Work item: Taking the entries below from the top, restate each line exactly and end with the line containing "scientific name: Alces alces".

───

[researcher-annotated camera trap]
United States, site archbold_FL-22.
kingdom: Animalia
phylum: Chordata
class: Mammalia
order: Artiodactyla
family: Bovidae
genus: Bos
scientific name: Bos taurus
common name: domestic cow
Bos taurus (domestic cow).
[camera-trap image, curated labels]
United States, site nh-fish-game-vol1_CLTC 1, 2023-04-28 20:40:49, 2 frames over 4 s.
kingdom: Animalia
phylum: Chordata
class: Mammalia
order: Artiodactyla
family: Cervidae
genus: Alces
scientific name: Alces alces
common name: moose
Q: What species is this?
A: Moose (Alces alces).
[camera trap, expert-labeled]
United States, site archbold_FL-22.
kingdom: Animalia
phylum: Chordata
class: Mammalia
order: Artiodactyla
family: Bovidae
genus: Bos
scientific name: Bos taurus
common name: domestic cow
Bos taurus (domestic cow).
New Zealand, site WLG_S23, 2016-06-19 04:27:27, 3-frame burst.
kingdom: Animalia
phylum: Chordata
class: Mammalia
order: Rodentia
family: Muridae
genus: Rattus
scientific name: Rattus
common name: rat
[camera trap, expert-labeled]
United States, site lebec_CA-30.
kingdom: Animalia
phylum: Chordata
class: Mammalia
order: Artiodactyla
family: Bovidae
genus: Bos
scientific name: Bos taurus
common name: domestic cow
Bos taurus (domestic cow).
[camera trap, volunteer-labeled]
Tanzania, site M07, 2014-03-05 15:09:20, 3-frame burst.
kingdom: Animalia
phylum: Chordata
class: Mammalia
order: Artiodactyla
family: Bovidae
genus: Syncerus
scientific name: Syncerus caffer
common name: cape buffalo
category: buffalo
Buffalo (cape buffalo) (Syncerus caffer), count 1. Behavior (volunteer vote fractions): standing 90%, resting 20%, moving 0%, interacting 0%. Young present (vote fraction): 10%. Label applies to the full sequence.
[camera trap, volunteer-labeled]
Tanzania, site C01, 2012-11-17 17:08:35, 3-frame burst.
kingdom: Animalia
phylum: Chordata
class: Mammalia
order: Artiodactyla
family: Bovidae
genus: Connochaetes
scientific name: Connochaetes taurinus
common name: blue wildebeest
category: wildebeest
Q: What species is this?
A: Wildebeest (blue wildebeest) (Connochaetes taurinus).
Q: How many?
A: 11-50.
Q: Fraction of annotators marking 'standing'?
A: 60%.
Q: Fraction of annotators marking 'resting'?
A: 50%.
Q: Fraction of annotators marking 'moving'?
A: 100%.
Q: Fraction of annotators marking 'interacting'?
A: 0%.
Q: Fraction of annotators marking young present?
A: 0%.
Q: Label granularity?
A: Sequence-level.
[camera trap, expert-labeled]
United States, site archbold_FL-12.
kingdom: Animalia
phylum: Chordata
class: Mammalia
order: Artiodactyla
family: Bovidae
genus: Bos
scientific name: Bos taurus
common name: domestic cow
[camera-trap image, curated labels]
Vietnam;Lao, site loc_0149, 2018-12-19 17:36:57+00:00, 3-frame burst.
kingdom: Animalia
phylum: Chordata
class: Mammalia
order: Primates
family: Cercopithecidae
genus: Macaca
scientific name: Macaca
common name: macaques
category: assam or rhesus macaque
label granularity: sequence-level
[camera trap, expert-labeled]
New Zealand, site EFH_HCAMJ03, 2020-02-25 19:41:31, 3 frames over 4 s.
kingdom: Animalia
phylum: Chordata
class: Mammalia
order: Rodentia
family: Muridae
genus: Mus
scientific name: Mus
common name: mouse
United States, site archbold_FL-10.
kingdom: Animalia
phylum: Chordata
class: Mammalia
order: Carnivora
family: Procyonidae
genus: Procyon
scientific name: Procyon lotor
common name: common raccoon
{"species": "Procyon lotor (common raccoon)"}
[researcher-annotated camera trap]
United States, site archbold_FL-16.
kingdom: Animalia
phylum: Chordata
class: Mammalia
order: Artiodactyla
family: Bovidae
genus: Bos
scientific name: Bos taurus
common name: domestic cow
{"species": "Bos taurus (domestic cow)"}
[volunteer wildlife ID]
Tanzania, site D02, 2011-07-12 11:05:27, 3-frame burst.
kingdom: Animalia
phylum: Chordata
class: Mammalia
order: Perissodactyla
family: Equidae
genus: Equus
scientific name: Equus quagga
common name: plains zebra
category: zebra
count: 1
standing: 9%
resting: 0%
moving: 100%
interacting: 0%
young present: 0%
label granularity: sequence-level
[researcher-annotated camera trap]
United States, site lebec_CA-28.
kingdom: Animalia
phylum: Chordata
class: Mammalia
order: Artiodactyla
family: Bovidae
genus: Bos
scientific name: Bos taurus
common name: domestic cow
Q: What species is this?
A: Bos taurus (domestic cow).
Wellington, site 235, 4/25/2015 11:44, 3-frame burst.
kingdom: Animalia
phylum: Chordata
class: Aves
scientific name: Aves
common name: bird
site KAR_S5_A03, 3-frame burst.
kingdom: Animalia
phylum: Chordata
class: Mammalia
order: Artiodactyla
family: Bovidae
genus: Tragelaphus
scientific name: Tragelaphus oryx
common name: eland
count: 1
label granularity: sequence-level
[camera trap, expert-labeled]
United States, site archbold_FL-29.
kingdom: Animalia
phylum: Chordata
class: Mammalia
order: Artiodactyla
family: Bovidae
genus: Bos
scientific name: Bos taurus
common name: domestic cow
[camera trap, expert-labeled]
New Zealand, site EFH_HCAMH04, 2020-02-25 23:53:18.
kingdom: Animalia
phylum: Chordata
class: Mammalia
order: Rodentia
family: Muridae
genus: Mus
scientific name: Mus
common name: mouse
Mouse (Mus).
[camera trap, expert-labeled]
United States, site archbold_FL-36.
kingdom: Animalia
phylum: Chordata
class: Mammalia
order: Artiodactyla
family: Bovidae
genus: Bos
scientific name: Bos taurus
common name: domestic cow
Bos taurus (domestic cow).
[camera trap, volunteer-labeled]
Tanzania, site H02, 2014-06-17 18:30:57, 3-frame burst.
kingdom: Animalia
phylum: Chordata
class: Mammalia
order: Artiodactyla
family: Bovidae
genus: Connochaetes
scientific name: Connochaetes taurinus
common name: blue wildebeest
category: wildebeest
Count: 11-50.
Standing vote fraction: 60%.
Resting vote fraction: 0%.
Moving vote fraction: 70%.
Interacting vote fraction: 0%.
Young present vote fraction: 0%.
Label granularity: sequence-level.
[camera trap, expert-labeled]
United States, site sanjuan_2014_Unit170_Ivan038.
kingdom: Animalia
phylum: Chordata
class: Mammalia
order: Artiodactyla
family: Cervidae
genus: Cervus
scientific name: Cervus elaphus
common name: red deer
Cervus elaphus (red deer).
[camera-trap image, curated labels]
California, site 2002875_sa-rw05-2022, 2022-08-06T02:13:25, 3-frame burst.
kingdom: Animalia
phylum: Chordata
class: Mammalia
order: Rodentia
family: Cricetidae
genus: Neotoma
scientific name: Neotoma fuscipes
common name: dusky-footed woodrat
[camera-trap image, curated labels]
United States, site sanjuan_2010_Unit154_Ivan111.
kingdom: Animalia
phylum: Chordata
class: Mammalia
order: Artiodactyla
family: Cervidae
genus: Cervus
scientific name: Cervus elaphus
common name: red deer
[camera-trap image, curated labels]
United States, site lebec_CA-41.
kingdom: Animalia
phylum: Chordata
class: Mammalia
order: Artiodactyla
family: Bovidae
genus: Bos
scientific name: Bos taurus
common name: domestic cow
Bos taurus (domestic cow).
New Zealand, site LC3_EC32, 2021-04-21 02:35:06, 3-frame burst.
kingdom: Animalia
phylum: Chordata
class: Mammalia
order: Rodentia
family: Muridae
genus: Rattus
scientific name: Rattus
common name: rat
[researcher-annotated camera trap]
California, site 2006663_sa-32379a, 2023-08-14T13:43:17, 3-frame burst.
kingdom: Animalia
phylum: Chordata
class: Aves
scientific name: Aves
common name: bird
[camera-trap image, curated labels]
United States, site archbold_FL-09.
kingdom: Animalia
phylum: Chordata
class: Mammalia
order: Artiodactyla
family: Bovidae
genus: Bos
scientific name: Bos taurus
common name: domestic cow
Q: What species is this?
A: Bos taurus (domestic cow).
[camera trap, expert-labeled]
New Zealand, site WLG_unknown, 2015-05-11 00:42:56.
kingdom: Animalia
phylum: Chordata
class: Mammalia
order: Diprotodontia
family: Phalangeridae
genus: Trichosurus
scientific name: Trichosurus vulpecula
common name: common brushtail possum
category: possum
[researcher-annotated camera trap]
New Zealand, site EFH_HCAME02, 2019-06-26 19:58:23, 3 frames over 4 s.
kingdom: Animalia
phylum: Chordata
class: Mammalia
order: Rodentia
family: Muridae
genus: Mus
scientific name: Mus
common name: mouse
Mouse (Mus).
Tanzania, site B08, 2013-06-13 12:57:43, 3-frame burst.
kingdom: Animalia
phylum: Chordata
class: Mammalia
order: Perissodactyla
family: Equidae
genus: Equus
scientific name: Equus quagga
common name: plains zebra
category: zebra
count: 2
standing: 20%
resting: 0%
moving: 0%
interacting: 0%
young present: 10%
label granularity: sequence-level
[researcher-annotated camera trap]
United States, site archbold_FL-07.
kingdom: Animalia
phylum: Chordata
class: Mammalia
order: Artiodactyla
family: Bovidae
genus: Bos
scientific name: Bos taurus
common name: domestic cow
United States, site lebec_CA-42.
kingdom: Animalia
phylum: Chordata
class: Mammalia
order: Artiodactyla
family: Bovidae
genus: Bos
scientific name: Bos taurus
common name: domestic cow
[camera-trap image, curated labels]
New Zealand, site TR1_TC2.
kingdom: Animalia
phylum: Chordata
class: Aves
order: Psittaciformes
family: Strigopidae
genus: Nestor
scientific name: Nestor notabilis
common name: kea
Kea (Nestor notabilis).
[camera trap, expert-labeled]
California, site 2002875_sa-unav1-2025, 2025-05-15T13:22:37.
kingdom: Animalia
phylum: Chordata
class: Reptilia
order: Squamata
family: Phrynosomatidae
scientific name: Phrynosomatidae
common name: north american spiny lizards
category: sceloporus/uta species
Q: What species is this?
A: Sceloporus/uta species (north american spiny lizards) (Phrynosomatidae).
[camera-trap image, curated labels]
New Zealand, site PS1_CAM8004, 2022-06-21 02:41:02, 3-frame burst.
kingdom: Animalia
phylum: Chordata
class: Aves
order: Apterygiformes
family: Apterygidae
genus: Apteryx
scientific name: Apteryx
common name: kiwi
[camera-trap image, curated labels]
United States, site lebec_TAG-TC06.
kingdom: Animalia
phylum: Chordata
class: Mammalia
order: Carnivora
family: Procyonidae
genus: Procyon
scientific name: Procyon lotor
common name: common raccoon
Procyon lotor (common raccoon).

───

Result for this exercise:
[researcher-annotated camera trap]
United States, site archbold_FL-22.
kingdom: Animalia
phylum: Chordata
class: Mammalia
order: Artiodactyla
family: Bovidae
genus: Bos
scientific name: Bos taurus
common name: domestic cow
Bos taurus (domestic cow).
[camera-trap image, curated labels]
United States, site nh-fish-game-vol1_CLTC 1, 2023-04-28 20:40:49, 2 frames over 4 s.
kingdom: Animalia
phylum: Chordata
class: Mammalia
order: Artiodactyla
family: Cervidae
genus: Alces
scientific name: Alces alces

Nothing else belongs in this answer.